Pero, desde el principio, nada había salido según lo planeado. Aunque Eduardo llegó a Calais el 4 de julio, su cuñado Carlos no se reunió con él hasta el 14, y se presentó sin el ejército borgoñón. Asegurándole que cumpliría su palabra, sin embargo, Carlos sugirió que el ejército inglés marchara sobre Champagne mientras sus tropas cruzaban Lorena, y ambas fuerzas se reunirían en Rheims, donde Eduardo sería coronado rey de Francia.
Eduardo había accedido, pero le esperaban más decepciones. El duque de Bretaña había insinuado que les brindaría apoyo militar, pero hasta ahora no lo había dado. Las diferencias entre Eduardo y Carlos se profundizaban a diario. Ambos eran porfiados, pues estaban acostumbrados a comandar pero no a negociar; para colmo, la tirantez aumentaba porque Carlos se negaba a permitir que los ingleses entraran en sus ciudades.

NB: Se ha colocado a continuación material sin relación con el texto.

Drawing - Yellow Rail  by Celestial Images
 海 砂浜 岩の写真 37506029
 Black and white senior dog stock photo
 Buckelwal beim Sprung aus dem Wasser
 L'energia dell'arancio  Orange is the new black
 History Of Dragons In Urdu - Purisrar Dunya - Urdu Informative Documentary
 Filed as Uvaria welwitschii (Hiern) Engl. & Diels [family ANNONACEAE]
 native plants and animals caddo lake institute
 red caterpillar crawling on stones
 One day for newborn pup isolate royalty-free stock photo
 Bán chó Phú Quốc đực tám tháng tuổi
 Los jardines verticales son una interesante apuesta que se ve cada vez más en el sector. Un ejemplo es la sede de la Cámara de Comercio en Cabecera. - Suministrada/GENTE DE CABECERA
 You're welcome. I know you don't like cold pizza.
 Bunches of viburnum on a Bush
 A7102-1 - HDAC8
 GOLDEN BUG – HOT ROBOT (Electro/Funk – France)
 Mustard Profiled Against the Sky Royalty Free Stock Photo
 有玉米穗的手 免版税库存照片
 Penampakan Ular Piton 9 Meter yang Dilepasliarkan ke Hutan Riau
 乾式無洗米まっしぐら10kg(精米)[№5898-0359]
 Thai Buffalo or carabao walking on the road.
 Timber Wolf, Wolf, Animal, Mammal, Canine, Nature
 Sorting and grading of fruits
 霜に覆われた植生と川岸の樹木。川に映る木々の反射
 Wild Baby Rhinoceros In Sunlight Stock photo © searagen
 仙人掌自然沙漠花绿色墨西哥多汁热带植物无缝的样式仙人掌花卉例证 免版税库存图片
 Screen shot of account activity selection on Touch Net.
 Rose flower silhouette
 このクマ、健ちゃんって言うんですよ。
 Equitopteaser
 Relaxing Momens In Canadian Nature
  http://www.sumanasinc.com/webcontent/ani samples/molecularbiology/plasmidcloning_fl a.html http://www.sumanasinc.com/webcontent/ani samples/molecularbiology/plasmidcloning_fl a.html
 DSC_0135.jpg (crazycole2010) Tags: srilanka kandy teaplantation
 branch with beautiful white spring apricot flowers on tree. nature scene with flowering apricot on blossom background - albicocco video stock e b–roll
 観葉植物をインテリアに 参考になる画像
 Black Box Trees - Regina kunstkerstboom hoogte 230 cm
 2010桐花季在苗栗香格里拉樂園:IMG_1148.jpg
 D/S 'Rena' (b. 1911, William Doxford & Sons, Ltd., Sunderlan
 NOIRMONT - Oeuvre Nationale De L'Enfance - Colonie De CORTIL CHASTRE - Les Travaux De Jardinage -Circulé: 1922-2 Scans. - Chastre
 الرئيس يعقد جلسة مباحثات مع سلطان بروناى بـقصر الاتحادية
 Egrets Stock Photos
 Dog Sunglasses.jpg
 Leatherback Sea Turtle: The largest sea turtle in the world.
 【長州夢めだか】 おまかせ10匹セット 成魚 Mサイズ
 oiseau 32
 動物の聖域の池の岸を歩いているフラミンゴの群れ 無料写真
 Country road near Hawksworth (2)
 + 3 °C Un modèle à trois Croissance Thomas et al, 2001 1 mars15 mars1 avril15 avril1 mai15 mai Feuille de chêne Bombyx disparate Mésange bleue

Y luego había sobrevenido ese desastre del viernes ante las murallas de San Quintín. Cuando el conde de Saint Pol envió a Carlos el mensaje de que estaba dispuesto a abrir las puertas de la ciudad a los ingleses, Eduardo tuvo sus dudas; hacía tiempo que el nombre de Saint Pol era sinónimo de traición y duplicidad. Pero Carlos estaba convencido de que esta vez Saint Pol actuaba de buena fe y Eduardo se dejó convencer.